図2】本発明の硬化した粉末コーティング組成物(実施例2)のSEM/エネルギー分散X線分光法(EDX)画像である。矢印はポケットに見出されるフッ素および塩素を示す。
図3】本発明の硬化した粉末コーティング組成物(実施例7)のSEM画像であり、(A)上面図および(B)断面図を示す。
図4】本発明の硬化した粉末コーティング組成物(実施例7)のSEM/EDX画像である。矢印はポケットに見出されるフッ素および塩素を示す。
【発明を実施するための形態】
【0005】
以下の詳細な説明の目的のために、本発明は、明示的に反対の定めがある場合を除き、様々な代替の変形およびステップの順序をとり得ることが理解されるべきである。さらに、任意の動作の実施例以外で、または別段の指示がない限り、例えば、本明細書および特許請求の範囲で使用される成分の量を表すすべての数は、「約」という用語によっていかなる場合も修飾されているものとして理解されるべきである。したがって、反対の指示がない限り、以下の明細書および添付の特許請求の範囲に記載される数値パラメータは、本発明によって得られる所望の特性に応じて変動し得る近似値である。少なくとも、かつ均等論の適用を特許請求の範囲に限定しようとするものではなく、各数値パラメータは、少なくとも報告された有効数字の桁数を考慮し、かつ通常の四捨五入技法を適用することによって解釈されるべきである。

════════════════════

_課題 1_
提示文の「図2】本発明の硬化した粉末コ」から「よって解釈されるべきである。」までを、「フッ素」を「ケイ素」に置き換えて書き直せ。
_課題 2_
提示文によれば、図3のSEM画像はどの二つの図を示しているか。

_行の一覧_
════════════════════

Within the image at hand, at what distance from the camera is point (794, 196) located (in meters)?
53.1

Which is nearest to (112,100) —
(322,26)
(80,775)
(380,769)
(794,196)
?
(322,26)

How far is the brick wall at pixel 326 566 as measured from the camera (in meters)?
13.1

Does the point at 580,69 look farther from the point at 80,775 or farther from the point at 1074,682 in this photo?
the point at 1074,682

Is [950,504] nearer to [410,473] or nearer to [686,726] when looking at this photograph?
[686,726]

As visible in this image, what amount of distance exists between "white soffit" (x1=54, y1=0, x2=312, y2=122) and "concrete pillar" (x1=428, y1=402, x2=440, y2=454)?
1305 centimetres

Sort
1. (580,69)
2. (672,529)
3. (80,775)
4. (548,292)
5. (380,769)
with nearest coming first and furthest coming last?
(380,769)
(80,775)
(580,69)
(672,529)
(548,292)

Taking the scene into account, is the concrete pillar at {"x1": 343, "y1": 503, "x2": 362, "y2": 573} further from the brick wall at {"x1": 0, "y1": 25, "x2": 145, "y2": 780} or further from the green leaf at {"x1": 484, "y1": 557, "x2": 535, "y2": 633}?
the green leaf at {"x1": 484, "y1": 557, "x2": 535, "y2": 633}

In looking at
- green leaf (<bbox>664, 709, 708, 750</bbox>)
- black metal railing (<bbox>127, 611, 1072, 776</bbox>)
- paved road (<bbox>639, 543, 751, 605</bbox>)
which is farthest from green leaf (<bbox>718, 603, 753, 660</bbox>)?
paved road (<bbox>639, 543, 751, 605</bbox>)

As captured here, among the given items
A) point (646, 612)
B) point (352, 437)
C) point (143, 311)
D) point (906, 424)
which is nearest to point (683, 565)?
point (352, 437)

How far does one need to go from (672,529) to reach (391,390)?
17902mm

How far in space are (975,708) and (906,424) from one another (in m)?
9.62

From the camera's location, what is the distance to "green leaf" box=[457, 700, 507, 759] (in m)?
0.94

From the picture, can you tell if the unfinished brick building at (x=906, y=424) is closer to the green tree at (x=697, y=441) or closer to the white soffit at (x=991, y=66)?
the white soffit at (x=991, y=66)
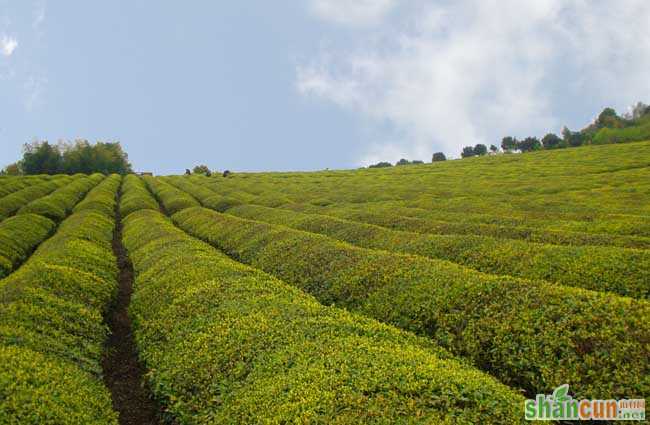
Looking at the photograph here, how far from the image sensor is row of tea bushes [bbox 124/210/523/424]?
898cm

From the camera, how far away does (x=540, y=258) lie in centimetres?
1861

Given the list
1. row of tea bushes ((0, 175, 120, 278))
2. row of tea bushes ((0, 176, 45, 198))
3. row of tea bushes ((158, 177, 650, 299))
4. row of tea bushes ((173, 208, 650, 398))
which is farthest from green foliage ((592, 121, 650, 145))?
row of tea bushes ((0, 176, 45, 198))

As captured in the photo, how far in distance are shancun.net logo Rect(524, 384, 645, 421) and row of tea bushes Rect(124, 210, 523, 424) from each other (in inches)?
16.2

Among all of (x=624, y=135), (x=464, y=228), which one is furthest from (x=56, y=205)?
(x=624, y=135)

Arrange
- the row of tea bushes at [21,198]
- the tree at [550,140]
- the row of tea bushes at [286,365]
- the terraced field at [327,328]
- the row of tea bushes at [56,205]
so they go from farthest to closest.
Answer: the tree at [550,140]
the row of tea bushes at [21,198]
the row of tea bushes at [56,205]
the terraced field at [327,328]
the row of tea bushes at [286,365]

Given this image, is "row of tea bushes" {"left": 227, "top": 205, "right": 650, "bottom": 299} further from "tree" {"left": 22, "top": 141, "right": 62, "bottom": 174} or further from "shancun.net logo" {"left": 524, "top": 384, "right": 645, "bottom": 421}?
"tree" {"left": 22, "top": 141, "right": 62, "bottom": 174}

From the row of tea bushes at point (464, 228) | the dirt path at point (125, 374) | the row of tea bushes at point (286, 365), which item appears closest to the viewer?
the row of tea bushes at point (286, 365)

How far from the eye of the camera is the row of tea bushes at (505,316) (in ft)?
33.9

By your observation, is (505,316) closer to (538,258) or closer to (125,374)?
(538,258)

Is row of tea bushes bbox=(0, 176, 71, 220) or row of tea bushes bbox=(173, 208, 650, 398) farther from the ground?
row of tea bushes bbox=(0, 176, 71, 220)

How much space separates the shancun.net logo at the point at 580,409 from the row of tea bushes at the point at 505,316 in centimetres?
38

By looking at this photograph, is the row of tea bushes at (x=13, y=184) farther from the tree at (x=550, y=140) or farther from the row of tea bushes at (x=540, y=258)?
the tree at (x=550, y=140)

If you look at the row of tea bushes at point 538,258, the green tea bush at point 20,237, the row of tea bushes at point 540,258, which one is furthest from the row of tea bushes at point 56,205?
the row of tea bushes at point 540,258

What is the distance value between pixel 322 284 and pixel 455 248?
277 inches
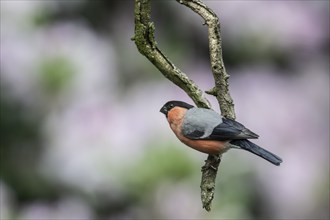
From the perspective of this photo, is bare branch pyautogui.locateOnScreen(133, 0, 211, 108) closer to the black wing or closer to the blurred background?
the black wing

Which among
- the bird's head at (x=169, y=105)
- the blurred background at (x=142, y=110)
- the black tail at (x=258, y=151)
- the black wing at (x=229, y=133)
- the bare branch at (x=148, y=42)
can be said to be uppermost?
the blurred background at (x=142, y=110)

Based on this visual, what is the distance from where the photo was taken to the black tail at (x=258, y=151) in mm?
346

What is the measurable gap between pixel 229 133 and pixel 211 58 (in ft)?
0.15

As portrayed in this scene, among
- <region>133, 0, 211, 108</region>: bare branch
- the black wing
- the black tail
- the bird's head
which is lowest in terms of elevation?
the black tail

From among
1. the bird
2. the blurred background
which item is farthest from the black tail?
the blurred background

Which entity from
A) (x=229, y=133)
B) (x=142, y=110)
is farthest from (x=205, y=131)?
(x=142, y=110)

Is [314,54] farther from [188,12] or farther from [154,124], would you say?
[154,124]

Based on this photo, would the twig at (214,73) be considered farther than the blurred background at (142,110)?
No

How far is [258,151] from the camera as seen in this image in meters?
0.36

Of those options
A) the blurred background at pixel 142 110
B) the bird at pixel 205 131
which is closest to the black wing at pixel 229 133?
the bird at pixel 205 131

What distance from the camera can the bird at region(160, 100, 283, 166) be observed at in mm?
359

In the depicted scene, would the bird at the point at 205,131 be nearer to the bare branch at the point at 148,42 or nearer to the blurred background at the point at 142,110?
the bare branch at the point at 148,42

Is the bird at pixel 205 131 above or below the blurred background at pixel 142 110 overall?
below

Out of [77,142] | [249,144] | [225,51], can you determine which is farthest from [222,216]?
[249,144]
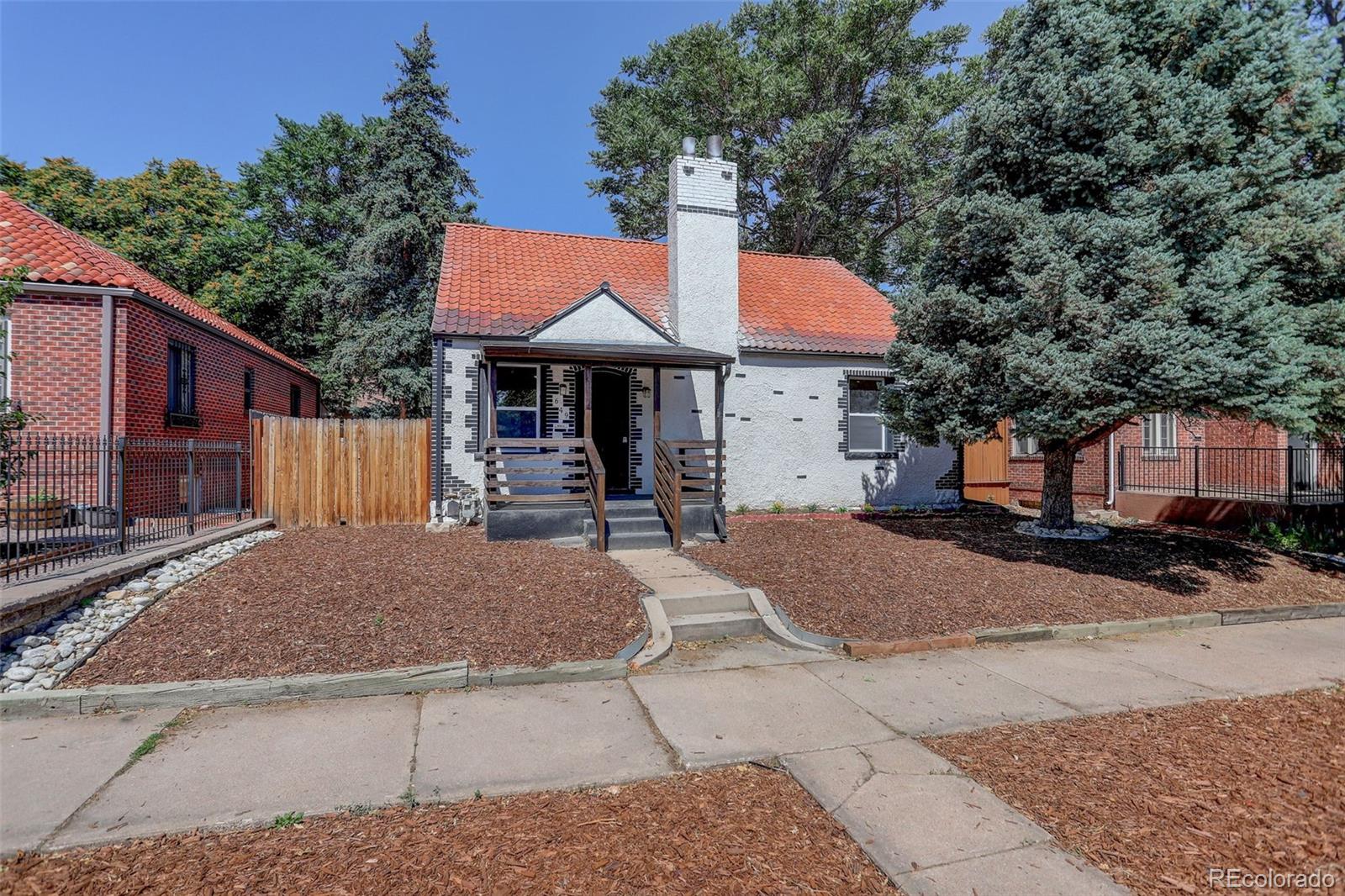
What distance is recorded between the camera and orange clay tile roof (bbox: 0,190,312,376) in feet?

════════════════════

_解答 1_
図2】本発明の硬化した粉末コーティング組成物(実施例2)のSEM/エネルギー分散X線分光法(EDX)画像である。矢印はポケットに見出されるケイ素および塩素を示す。
図3】本発明の硬化した粉末コーティング組成物(実施例7)のSEM画像であり、(A)上面図および(B)断面図を示す。
図4】本発明の硬化した粉末コーティング組成物(実施例7)のSEM/EDX画像である。矢印はポケットに見出されるケイ素および塩素を示す。
【発明を実施するための形態】
【0005】
以下の詳細な説明の目的のために、本発明は、明示的に反対の定めがある場合を除き、様々な代替の変形およびステップの順序をとり得ることが理解されるべきである。さらに、任意の動作の実施例以外で、または別段の指示がない限り、例えば、本明細書および特許請求の範囲で使用される成分の量を表すすべての数は、「約」という用語によっていかなる場合も修飾されているものとして理解されるべきである。したがって、反対の指示がない限り、以下の明細書および添付の特許請求の範囲に記載される数値パラメータは、本発明によって得られる所望の特性に応じて変動し得る近似値である。少なくとも、かつ均等論の適用を特許請求の範囲に限定しようとするものではなく、各数値パラメータは、少なくとも報告された有効数字の桁数を考慮し、かつ通常の四捨五入技法を適用することによって解釈されるべきである。

_解答 2_
(A)上面図と(B)断面図である。